--- TEXT TO READ ---

“Judge Uduak Oduok”-Judging UC Davis Law Moot Court Competition

Itold you all about an opportunity to judge the University of California (UC) School of Law Intra-Moot Court Competition. Well, I indeed got a chance to do just that on October 18th, 2010. A little background on UC Davis School of Law.

  • UC Davis is one of the top five schools in California holding its own alongside big names like UC Hastings, Stanford, UCLA and Berkeley law schools. It is also among the top 30 in the nation.
  • As of 2009, 89% of its graduating class passed the California bar the first time. Yay and Phew! California bar ranks the toughest bar in the nation. Coming close is New York and then Virginia.

In any event, I had the privilege of judging the intra-moot court competition at the school. I along with third year law student Kyle Morishita (who unbeknown to me was Vice-Chair of the Moot Court Board) and practicing attorney and colleague, Francis Coates.

The students argued a fictional constitutional law First Amendment Case.The problem was written by one of the many brilliant students at UC Davis School of Law, Ms. Camille Papini-Chapla.

The Background
“This is the case of Schooley v. Huffington Beach City Unified School District. The problem addresses to what extent the First Amendment protects a teacher’s speech inside a classroom. The United States Supreme Court has not addressed this specific issue, but it has developed separate tests under the First Amendment for evaluating student speech and the speech of a public employee. There is currently a circuit split as to whether the speech of a school teacher inside the classroom is best evaluated under the test for public employees (the Pickering-Connick test) or the test for students (the Hazelwood test).”

--- PROVIDED MATERIAL ---

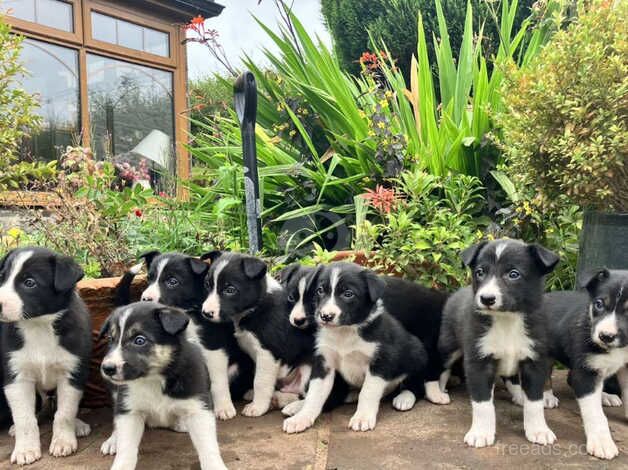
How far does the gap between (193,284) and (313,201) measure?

---

Quote everything in the moot court post from "In any event, I" down to "colleague, Francis Coates.".

WRITTEN SOLUTION:
In any event, I had the privilege of judging the intra-moot court competition at the school. I along with third year law student Kyle Morishita (who unbeknown to me was Vice-Chair of the Moot Court Board) and practicing attorney and colleague, Francis Coates.